Harrigan M R
Department of Surgery, Section of Neurosurgery, University of Michigan, Ann Arbor, Michigan, USA.
Crit Care Clin. 2001 Jan;17(1):125-38. doi: 10.1016/s0749-0704(05)70155-x.
There is significant evidence to show that many patients with hyponatremia and intracranial disease who were previously diagnosed with SIADH actually have CSW. The critical difference between SIADH and CSW is that CSW involves renal salt loss leading to hyponatremia and volume loss, whereas SIADH is a euvolemic or hypervolemic condition. Attention to volume status in patients with hyponatremia is essential.
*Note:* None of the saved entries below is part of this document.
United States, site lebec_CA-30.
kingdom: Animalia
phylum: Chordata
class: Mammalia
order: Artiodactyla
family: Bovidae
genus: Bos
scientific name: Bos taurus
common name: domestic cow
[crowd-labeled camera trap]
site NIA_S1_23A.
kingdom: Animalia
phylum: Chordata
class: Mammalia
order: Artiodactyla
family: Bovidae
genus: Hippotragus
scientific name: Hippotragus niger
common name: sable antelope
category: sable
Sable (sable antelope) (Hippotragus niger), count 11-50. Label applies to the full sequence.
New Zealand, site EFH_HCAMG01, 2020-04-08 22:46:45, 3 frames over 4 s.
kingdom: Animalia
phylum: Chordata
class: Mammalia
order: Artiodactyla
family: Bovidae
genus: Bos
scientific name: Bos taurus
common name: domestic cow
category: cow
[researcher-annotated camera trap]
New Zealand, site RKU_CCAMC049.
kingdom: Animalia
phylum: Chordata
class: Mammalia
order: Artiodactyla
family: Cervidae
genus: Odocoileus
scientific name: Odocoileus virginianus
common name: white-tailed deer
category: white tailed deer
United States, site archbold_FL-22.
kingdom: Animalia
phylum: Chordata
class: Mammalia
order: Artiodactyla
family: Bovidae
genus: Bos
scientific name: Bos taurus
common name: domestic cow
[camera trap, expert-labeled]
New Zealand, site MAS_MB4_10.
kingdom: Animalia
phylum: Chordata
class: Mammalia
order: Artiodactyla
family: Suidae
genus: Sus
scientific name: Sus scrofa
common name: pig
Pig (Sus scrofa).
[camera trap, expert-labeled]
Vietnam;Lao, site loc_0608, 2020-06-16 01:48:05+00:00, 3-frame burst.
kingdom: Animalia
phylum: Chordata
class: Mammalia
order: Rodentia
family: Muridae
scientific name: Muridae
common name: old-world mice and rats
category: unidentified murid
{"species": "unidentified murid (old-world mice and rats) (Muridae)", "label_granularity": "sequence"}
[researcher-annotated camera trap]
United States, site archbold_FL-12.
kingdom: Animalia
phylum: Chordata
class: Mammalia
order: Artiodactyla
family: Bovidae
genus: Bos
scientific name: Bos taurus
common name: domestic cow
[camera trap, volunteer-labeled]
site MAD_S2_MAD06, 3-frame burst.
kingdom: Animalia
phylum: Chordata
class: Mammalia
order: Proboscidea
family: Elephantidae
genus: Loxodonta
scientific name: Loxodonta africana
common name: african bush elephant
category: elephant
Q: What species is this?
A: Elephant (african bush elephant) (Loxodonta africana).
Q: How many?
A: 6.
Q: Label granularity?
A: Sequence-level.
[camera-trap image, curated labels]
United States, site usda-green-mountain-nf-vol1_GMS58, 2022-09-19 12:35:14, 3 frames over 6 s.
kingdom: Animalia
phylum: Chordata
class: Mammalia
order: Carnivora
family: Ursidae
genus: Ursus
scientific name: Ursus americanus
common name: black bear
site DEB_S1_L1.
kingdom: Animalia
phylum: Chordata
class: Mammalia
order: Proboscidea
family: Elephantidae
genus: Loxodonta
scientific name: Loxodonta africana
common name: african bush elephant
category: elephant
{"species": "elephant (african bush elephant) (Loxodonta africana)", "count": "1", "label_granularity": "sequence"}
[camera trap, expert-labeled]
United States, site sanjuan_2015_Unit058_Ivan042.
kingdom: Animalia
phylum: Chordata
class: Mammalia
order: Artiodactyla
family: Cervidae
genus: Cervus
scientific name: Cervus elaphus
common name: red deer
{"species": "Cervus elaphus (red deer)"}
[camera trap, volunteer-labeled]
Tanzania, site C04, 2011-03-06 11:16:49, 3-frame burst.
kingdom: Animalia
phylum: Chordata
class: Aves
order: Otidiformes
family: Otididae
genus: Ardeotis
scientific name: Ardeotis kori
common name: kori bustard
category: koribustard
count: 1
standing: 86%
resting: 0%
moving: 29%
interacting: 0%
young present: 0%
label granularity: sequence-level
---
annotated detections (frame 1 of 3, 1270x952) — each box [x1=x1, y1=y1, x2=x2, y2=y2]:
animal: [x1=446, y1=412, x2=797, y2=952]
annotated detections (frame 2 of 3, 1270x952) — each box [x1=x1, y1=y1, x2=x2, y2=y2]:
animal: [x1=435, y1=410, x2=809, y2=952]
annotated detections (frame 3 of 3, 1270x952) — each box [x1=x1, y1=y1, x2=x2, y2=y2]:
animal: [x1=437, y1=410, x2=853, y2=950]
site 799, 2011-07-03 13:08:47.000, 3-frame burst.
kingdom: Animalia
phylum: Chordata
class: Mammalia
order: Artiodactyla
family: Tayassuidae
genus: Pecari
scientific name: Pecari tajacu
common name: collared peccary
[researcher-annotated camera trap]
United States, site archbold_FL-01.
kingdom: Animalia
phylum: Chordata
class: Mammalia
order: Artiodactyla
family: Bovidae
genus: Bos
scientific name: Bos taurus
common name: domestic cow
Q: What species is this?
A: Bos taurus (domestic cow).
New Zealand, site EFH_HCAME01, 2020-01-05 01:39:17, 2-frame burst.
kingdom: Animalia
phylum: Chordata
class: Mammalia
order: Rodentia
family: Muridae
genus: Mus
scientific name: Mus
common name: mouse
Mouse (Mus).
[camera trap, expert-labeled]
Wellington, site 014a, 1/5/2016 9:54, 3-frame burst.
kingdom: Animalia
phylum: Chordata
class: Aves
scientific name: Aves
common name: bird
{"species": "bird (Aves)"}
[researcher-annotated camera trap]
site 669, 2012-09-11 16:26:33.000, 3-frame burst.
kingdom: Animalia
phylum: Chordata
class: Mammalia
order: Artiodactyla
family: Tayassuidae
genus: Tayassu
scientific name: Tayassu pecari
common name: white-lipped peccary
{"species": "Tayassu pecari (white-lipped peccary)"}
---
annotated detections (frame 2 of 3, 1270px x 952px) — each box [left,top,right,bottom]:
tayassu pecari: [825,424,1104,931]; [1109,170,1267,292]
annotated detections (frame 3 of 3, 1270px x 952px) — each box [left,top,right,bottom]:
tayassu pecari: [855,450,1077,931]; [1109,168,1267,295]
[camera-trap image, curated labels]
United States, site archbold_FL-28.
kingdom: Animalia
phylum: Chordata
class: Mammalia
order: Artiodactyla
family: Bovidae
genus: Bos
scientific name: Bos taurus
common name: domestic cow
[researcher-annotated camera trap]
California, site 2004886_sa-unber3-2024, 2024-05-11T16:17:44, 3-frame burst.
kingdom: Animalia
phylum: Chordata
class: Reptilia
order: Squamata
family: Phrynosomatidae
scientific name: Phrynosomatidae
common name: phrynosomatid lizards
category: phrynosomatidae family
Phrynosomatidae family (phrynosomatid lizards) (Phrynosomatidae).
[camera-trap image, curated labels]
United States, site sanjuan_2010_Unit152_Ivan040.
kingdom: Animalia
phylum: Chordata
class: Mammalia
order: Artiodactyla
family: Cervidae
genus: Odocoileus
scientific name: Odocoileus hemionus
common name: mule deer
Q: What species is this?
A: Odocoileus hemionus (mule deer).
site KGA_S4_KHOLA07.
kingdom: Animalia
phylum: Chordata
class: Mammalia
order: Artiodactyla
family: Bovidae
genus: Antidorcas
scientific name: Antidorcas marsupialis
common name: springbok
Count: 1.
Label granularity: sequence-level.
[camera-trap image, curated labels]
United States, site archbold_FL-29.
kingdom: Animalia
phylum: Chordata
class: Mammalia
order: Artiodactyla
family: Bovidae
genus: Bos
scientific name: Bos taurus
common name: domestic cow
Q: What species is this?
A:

The primary treatment for CSW is water and salt replacement. The mechanisms underlying CSW are not understood but may involve ANP or other natriuretic factors and direct neural influence on renal function. Future investigation is needed to better define the incidence of CSW in patients with intracranial disease, identify other disorders that can lead to CSW, and elucidate the mechanisms underlying this syndrome.
有大量证据表明,许多先前被诊断为抗利尿激素分泌异常综合征(SIADH)的低钠血症和颅内疾病患者实际上患有脑性盐耗综合征(CSW)。SIADH和CSW之间的关键区别在于,CSW涉及肾盐丢失导致低钠血症和容量丢失,而SIADH是一种等容或高容状态。关注低钠血症患者的容量状态至关重要。CSW的主要治疗方法是补充水和盐。CSW的潜在机制尚不清楚,但可能涉及心钠素或其他利钠因子以及对肾功能的直接神经影响。需要进一步研究以更好地确定颅内疾病患者中CSW的发生率,识别其他可导致CSW的疾病,并阐明该综合征的潜在机制。